Paralysis Finds Cure In New Chip: Tech Offers Hope To Spinal Injuries, Quadriplegics
Paralysis is something that anyone will not want to fall into, a state which takes away the ability to move one’s extremities. Such occurs only in extremes when a person incurs some sort of freakish spinal injury and many have seen a lot go through it.
Sports is a leading source, seeing athletes suffer from it and left immobile. Celebrities have had their share of it as well, calling to mind the likes of the late Christopher Reeve popular for portraying Superman back in the late 70s.
Reeves ended up a quadriplegic back in 1995 when he was thrown off a horse during an equestrian competition in Virginia. He passed away in 2004, spending his later life stages in a wheelchair and a portable ventilator.
In the present day, Ian Burkhart has somehow suffered the same fate only that he incurred paralysis when he dove into a beach off the Outer Banks of North Carolina which resulted in him breaking his neck.
That happened five years ago and Burkhart had been paralyzed ever since. There is no telling if he could one day make use of his hands and legs though a recent report could be a small step towards that direction.
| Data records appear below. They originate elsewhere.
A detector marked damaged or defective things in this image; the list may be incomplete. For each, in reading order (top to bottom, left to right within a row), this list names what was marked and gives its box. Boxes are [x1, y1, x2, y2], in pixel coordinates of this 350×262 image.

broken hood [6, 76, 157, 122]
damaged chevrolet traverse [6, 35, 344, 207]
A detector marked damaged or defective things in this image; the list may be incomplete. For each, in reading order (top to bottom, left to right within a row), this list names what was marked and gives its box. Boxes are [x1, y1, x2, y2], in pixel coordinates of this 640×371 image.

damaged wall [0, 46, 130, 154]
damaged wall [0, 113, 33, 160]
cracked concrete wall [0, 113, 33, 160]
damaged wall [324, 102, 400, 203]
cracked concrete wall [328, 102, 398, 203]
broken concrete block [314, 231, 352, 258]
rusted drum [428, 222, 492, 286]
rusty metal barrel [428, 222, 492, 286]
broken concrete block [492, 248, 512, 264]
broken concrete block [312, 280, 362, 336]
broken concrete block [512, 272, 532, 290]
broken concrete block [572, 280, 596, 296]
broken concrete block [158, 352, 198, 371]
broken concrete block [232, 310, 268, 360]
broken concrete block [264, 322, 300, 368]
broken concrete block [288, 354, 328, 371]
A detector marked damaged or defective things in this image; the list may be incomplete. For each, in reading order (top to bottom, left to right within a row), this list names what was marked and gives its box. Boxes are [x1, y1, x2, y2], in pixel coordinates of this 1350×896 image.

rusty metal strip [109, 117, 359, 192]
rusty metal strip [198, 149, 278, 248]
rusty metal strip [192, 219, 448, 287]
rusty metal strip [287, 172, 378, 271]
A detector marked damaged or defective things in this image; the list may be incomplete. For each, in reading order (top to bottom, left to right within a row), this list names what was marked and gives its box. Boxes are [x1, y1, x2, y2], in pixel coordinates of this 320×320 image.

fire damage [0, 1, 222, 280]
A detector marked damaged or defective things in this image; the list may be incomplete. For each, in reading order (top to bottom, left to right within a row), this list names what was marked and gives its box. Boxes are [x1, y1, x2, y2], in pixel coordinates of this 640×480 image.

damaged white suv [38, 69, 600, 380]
With the help of technology, a new chip was reportedly inserted into his brain two years back and now the 24-year-old has regained control over his right hand and fingers. The chip apparently transmits his thoughts to his hand and muscles which bypass his spinal injury. The study was published on Nature and is the first positive note when it comes to limb reanimation.
“It’s crazy because I had lost sensation in my hands, and I had to watch my hand know whether I was squeezing or extending the fingers,” Mr. Burkhart via the NY Times.
While the breakthrough seems amazing, it is still not considered as a cure for paralysis. While the development is a positive sign, researchers admit that the breakthrough needs a lot of work before it can address the true issue surrounding paralysis.
Thus, any new developments on this would depend on the progress of neural engineering. A positive look into it proves that the bypass approach could someday restore abilities to limbs without having to be directly connected to the brain.